Bought the 2005 Allez Comp! I paid $1350.00 USD cash (no tax because it was on consignment). The original owner was actually in the shop buying some accessories when I showed up to buy it. The dude joked with me about having the bike for only 4 months (computer showed 212 miles) before he upgraded to a Trek Madone 5.9. What was also interesting is that he had a new Orbea parked outside the shop (model ?). The lbs owner said the guy is a really good customer and that is why they put his Comp on display (they don't sell Specializeds - mostly Treks and Orbeas). 

The stem is a bit of a reach for me at 120mm but that can be changed out. Otherwise, the bike is a good fit. I took it for a 22 mile maiden voyage averaging 14.2 mph with a 5-10kt headwind part of the way (not bad for a 60-year grandfather of 3 I might add!) Yeah, it was all flat ground, except for a 4-mile bridge with a steep grade at the half way point. What do you expect for Florida!

You mentioned the new Comps are listed at $1700 USD. Actually, I believe that the comparable 06 bike is the Allez Expert Dbl at $2300. The components for the 06 Comp are Shimano 105 whereas the Expert has Ultegra. Not identical to the 05 Comp but much closer. It is kind of a marketing ploy the way the bike co.'s maintain the same name but downgrade the components on the new models.

As for the rust, it was on the 4 bolts that secure the handlebar to the stem. One of the mechanics put a lightweight lube on them after he flipped the handle bar over for a more upright ride at my request. He suggested a novel idea that if the rust worsens: go to a boat supply shop that sells s.s. screws and try to match up the threads.
He said it is surprising how often you can find a match.

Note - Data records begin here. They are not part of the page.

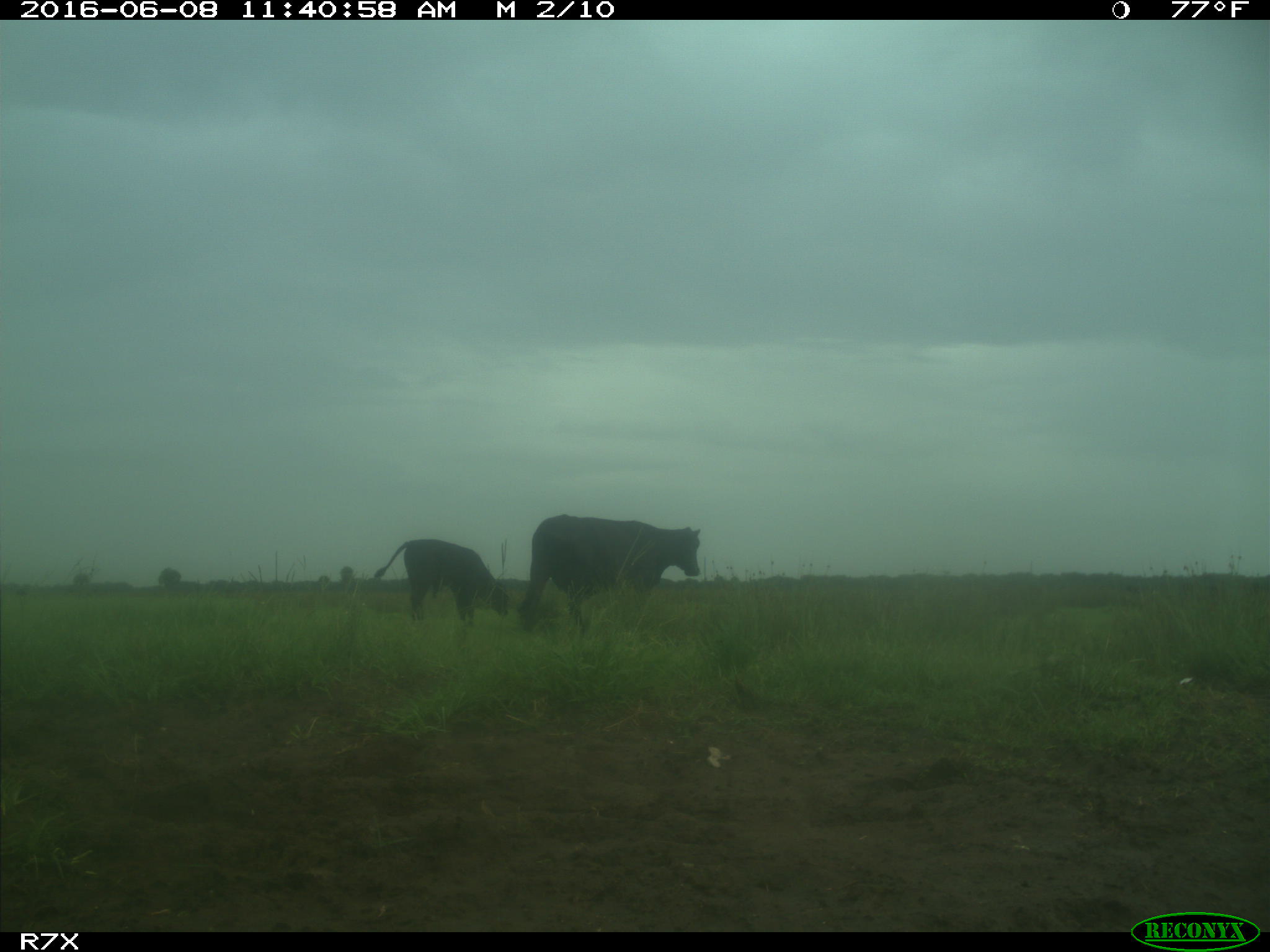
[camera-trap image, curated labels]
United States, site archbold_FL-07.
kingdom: Animalia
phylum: Chordata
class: Mammalia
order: Artiodactyla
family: Bovidae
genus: Bos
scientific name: Bos taurus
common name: domestic cow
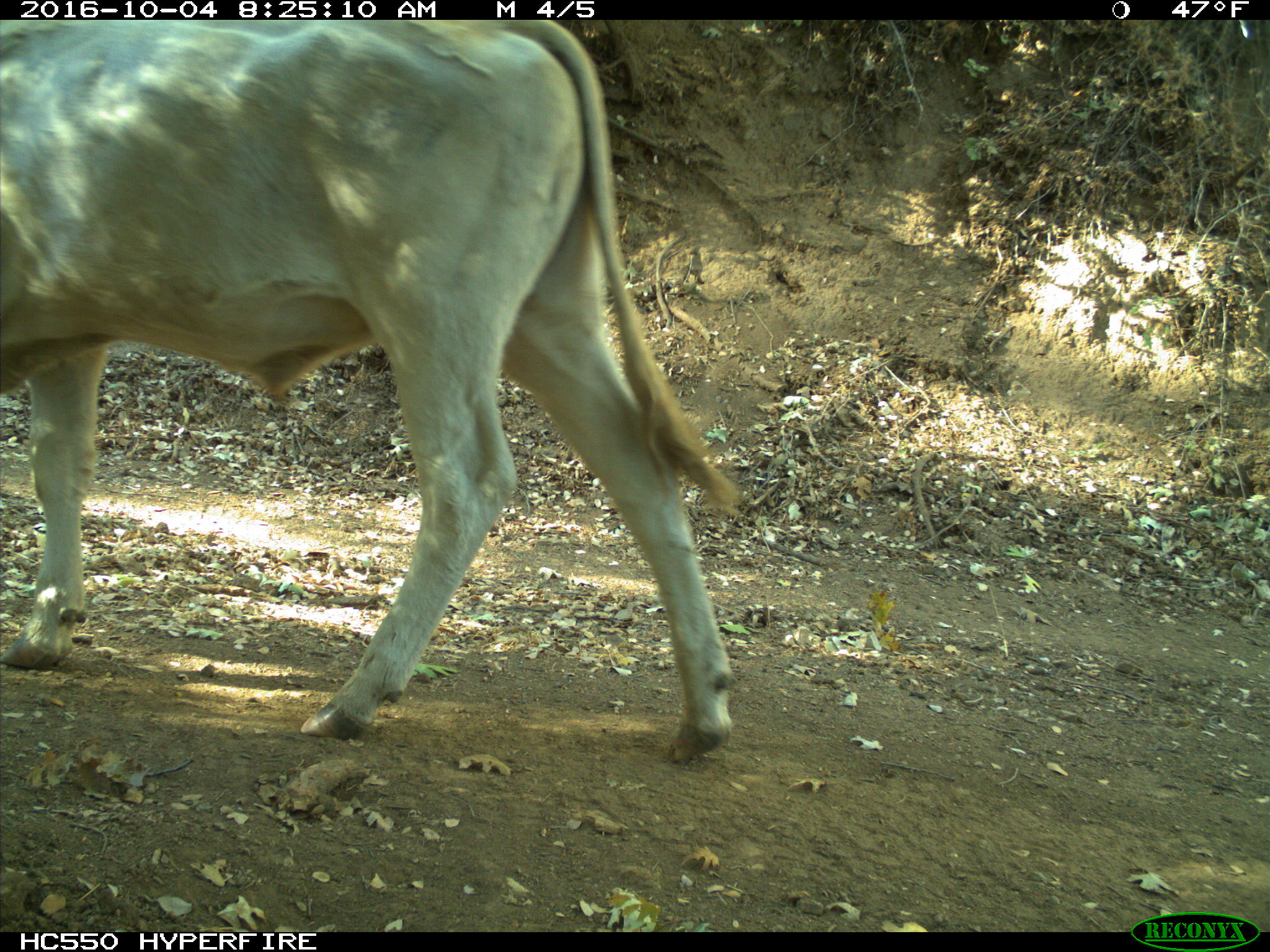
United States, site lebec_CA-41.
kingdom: Animalia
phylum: Chordata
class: Mammalia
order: Artiodactyla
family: Bovidae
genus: Bos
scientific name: Bos taurus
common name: domestic cow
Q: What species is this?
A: Bos taurus (domestic cow).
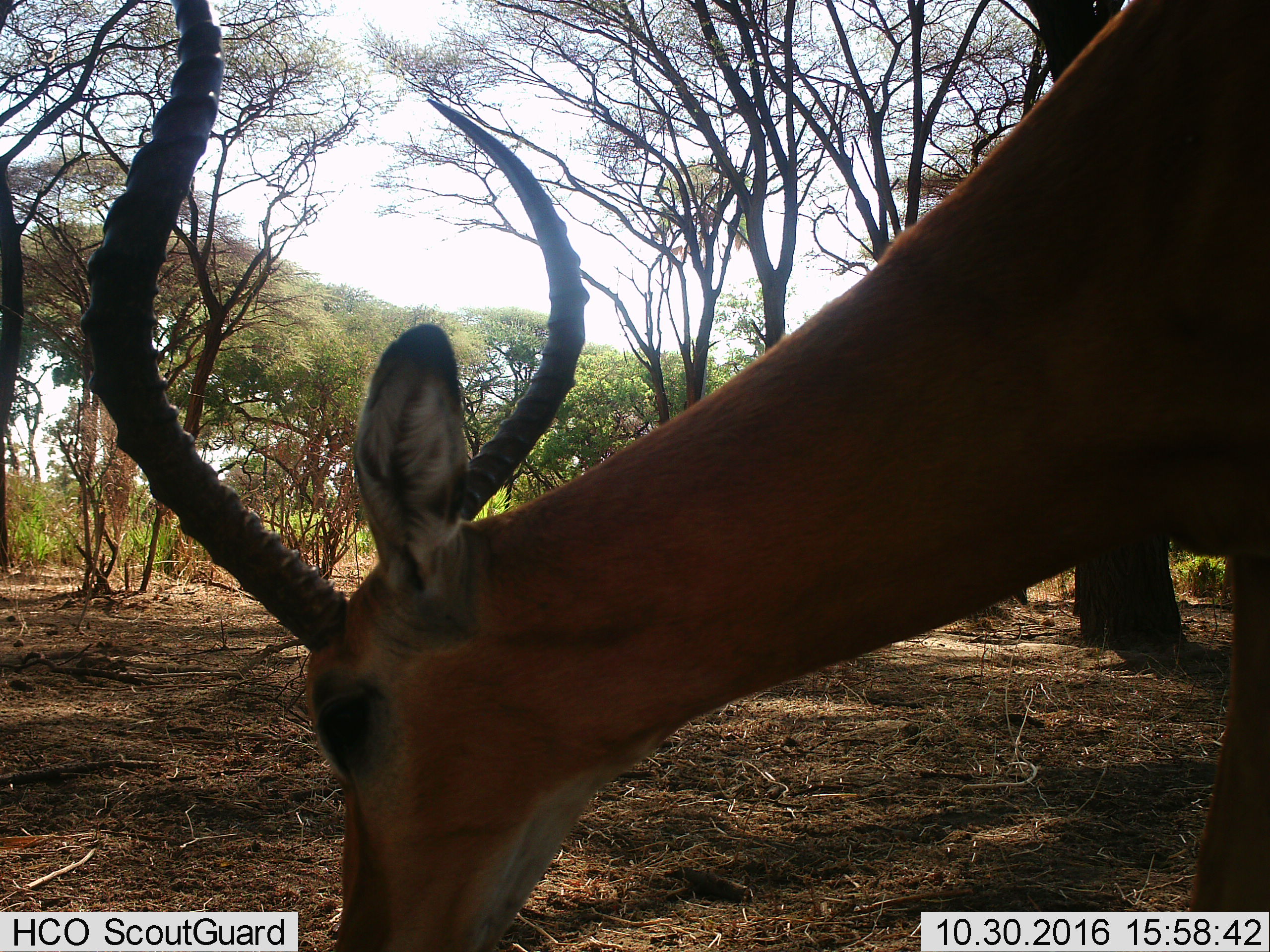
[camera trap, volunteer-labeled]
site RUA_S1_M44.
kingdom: Animalia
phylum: Chordata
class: Mammalia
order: Artiodactyla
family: Bovidae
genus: Aepyceros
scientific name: Aepyceros melampus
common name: impala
Impala (Aepyceros melampus), count 1. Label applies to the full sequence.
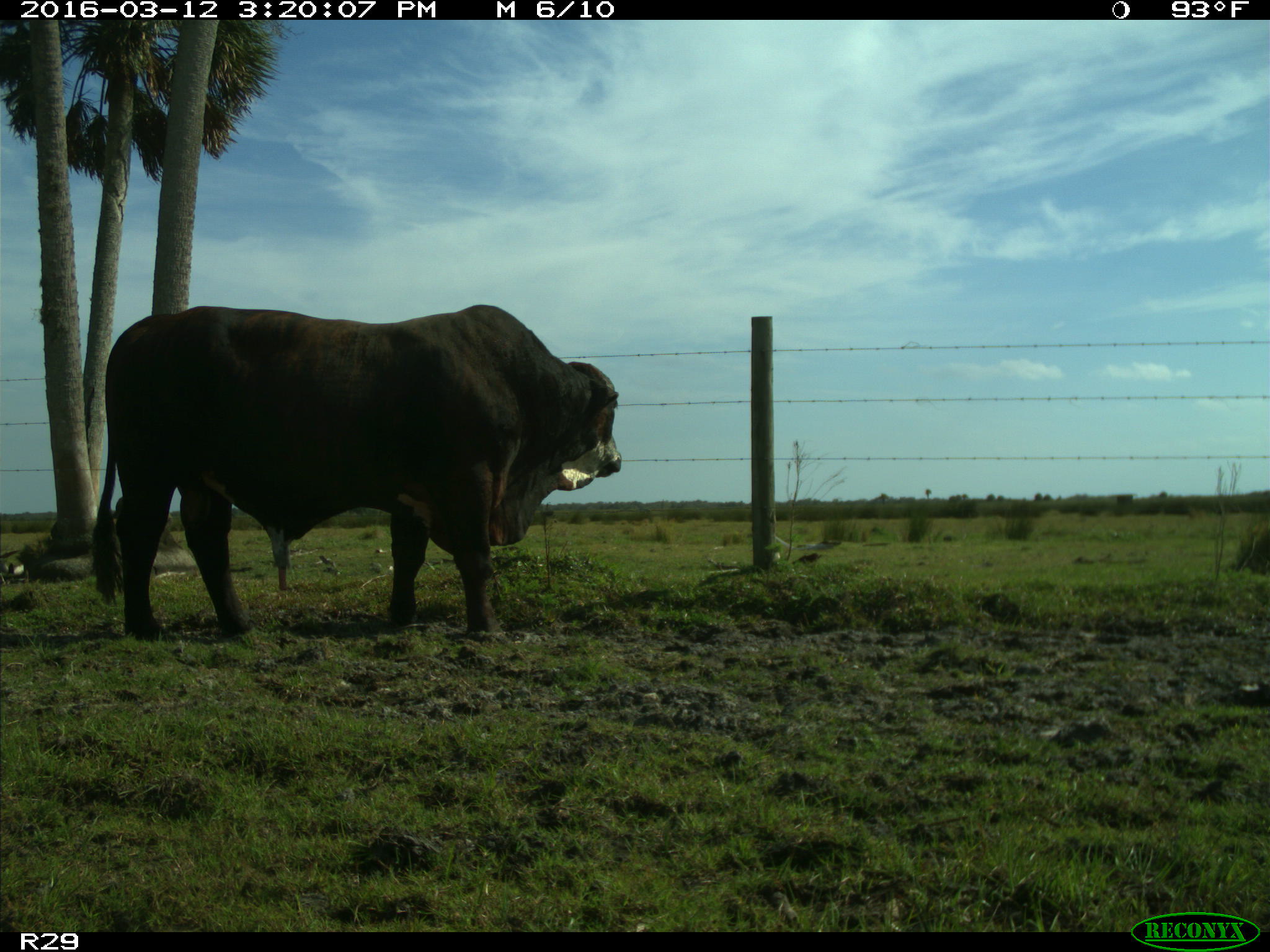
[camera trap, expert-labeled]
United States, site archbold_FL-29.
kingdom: Animalia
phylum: Chordata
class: Mammalia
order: Artiodactyla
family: Bovidae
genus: Bos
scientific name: Bos taurus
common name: domestic cow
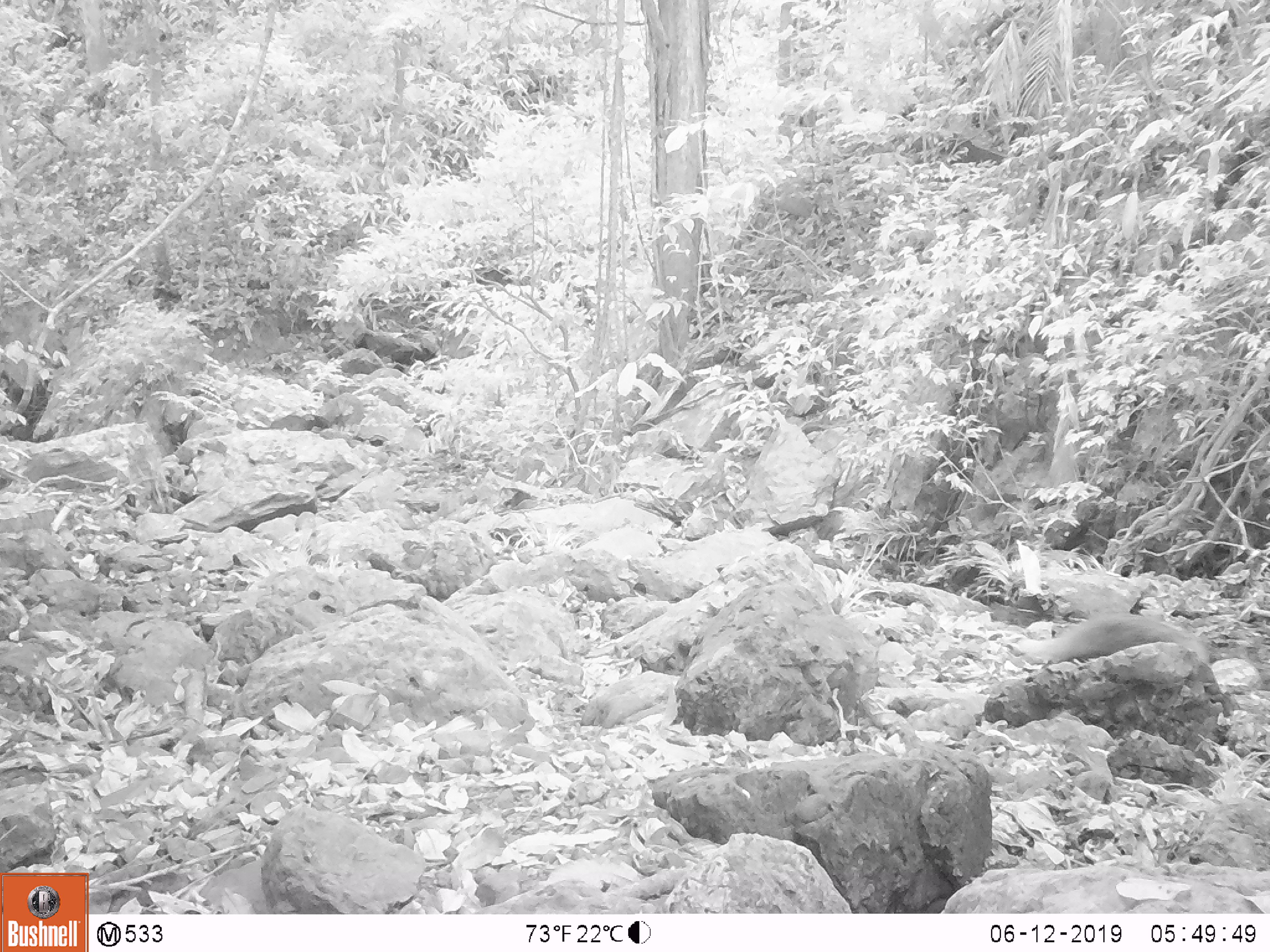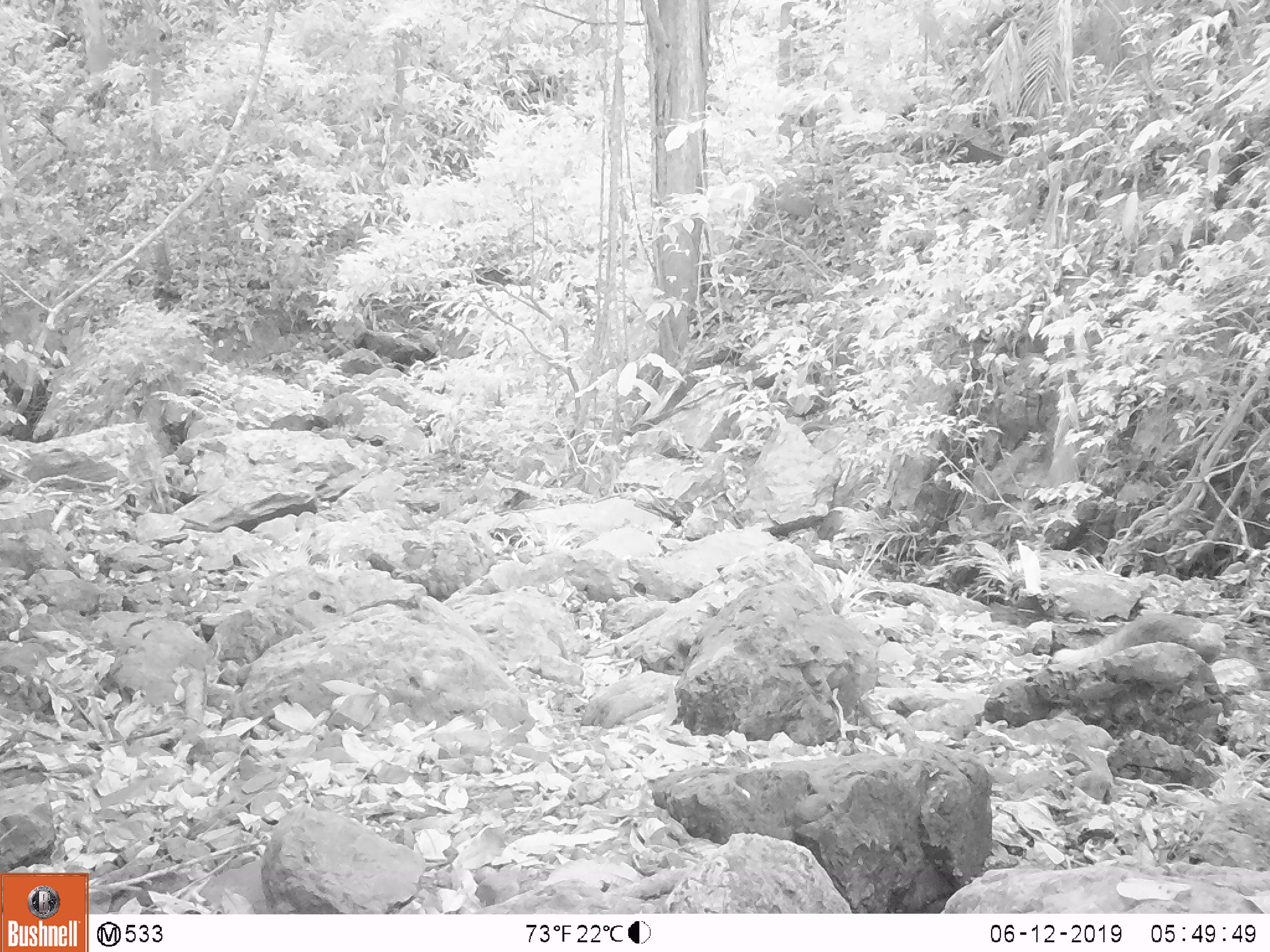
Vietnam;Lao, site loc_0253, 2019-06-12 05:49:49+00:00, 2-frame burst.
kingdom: Animalia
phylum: Chordata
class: Mammalia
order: Carnivora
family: Herpestidae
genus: Urva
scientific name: Urva urva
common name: crab-eating mongoose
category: crab eating mongoose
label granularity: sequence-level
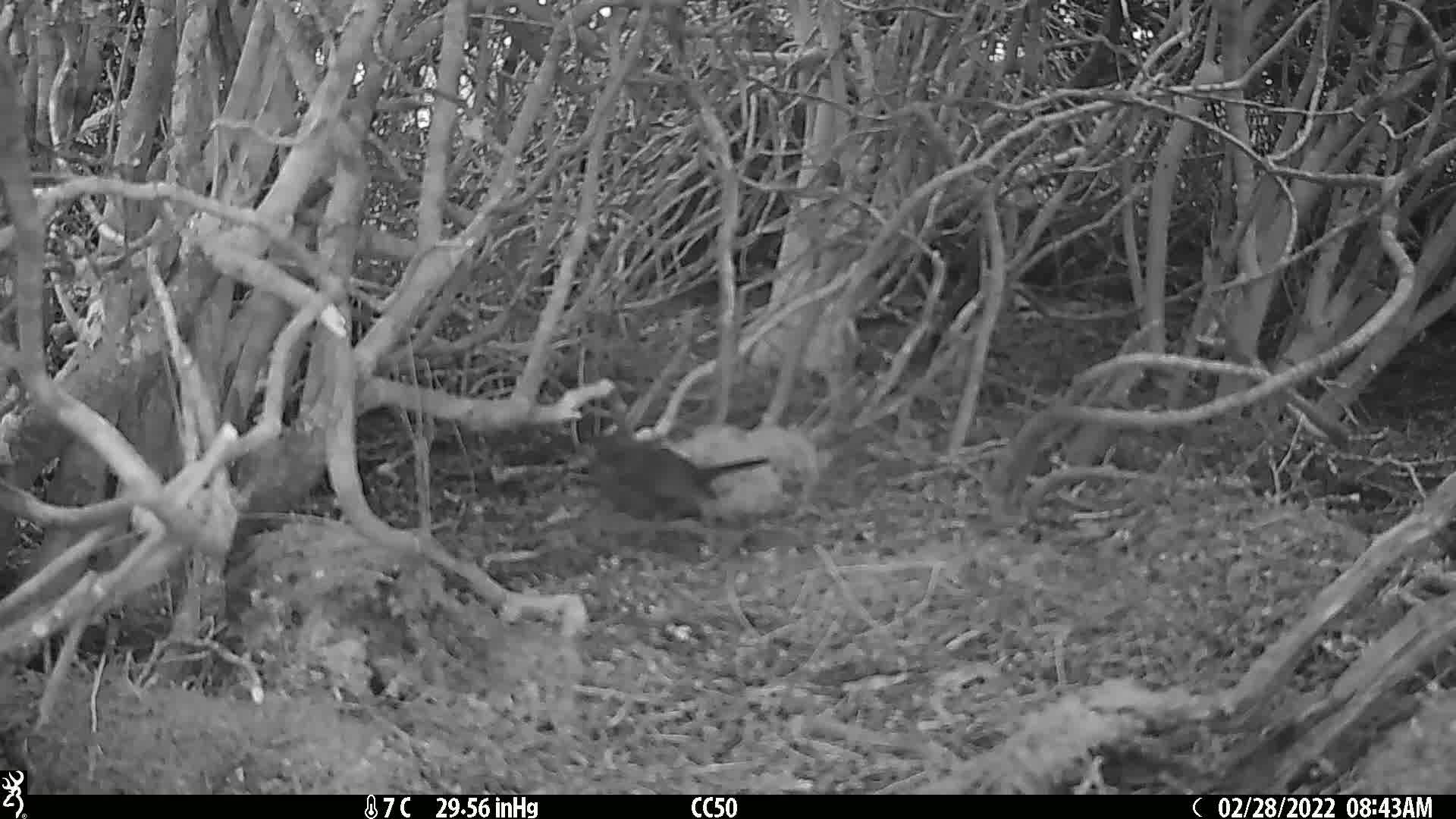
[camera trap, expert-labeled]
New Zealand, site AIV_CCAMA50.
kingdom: Animalia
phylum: Chordata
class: Aves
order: Passeriformes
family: Turdidae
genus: Turdus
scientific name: Turdus merula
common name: eurasian blackbird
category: blackbird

Anyway, just wanted to let you know I made the decision to buy a very good road bike, even if it was not in my original plan to buy an entry level bike. I have no regrets. Thanks for your opinions.


----------



## OneGear (Aug 19, 2005)

Great dude, great. I'm sure you'll enjoy this bike for years to come. Welcome to the Specialized Family... Don't get the gear upgrade bug,.. Thats what i'm strugglign with right now!

Get out and enjoy it!


----------



## OneGear (Aug 19, 2005)

And it's definitely not an entry level bike man... what you've got there is a solid midrange if not mid to high range bike. Sure, it's no Tarmac but its a bit Dura Ace and that's tops in terms of component levels. Don't look down on your baby!  

A real entry level bike is Sora or Tiagra.. no offense, I'm sure they work fine.


----------